| EXERCISE GOAL |
Set down, word for word, the stretch of lines from the one containing "What is farthest from (x=1252, y=305) out of" to the end of the records below.

| PROVIDED RECORDS |
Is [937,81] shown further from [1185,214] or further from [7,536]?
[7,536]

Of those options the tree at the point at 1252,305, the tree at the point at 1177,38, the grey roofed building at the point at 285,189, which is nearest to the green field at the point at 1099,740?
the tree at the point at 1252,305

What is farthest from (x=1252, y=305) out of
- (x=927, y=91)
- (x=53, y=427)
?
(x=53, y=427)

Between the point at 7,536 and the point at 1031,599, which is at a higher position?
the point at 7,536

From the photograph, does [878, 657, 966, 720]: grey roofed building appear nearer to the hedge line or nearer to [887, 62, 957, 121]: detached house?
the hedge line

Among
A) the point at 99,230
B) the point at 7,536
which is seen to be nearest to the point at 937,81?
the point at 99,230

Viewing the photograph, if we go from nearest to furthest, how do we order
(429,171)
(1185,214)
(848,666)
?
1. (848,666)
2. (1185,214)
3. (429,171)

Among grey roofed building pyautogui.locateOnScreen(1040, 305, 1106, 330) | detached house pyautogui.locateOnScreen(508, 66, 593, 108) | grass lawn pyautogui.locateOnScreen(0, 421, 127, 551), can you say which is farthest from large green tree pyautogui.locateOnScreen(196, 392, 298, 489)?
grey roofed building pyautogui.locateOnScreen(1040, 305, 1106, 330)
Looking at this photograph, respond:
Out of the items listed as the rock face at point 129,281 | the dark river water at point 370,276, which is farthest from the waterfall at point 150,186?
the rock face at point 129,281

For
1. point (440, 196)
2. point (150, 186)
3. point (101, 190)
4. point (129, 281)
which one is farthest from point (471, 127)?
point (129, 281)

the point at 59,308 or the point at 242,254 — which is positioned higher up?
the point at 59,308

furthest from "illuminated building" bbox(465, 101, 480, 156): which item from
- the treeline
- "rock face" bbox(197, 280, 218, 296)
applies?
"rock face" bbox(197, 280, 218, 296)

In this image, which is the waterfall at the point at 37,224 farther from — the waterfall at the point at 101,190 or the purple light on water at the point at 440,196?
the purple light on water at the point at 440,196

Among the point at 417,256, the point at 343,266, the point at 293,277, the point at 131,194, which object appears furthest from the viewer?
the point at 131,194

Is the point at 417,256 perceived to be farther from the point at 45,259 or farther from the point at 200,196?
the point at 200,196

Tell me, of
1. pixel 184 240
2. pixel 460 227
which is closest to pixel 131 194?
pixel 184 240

| WRITTEN SOLUTION |
What is farthest from (x=1252, y=305) out of
- (x=927, y=91)
- (x=53, y=427)
?
(x=53, y=427)

Between the point at 7,536 and the point at 1031,599, which is at a higher position?
the point at 7,536

From the photograph, does [878, 657, 966, 720]: grey roofed building appear nearer to the hedge line or nearer to [887, 62, 957, 121]: detached house?
the hedge line

Among
A) the point at 99,230
B) the point at 7,536
which is seen to be nearest to the point at 937,81?
the point at 99,230

Viewing the photograph, if we go from nearest to furthest, how do we order
(429,171)
(1185,214)
(848,666)
?
1. (848,666)
2. (1185,214)
3. (429,171)

Among grey roofed building pyautogui.locateOnScreen(1040, 305, 1106, 330) | detached house pyautogui.locateOnScreen(508, 66, 593, 108) | grass lawn pyautogui.locateOnScreen(0, 421, 127, 551), can you say which is farthest from large green tree pyautogui.locateOnScreen(196, 392, 298, 489)?
grey roofed building pyautogui.locateOnScreen(1040, 305, 1106, 330)
Looking at this photograph, respond:
Out of the items listed as the rock face at point 129,281 | the dark river water at point 370,276, which is farthest from the waterfall at point 150,186?
the rock face at point 129,281

For
1. point (440, 196)
2. point (150, 186)
3. point (101, 190)
4. point (129, 281)
which one is farthest from point (471, 127)?
point (129, 281)

the point at 59,308 or the point at 242,254 — which is positioned higher up?
the point at 59,308

furthest from "illuminated building" bbox(465, 101, 480, 156): which item from
- the treeline
- "rock face" bbox(197, 280, 218, 296)
applies?
"rock face" bbox(197, 280, 218, 296)

In this image, which is the waterfall at the point at 37,224 farther from — the waterfall at the point at 101,190 or the purple light on water at the point at 440,196?
the purple light on water at the point at 440,196

Among the point at 417,256, the point at 343,266, the point at 293,277, the point at 131,194, which object appears furthest from the viewer?
the point at 131,194

Is the point at 417,256 perceived to be farther from the point at 45,259 or farther from the point at 200,196?
the point at 200,196

Tell me, of
1. pixel 184 240
2. pixel 460 227
which is closest to pixel 131 194?
pixel 184 240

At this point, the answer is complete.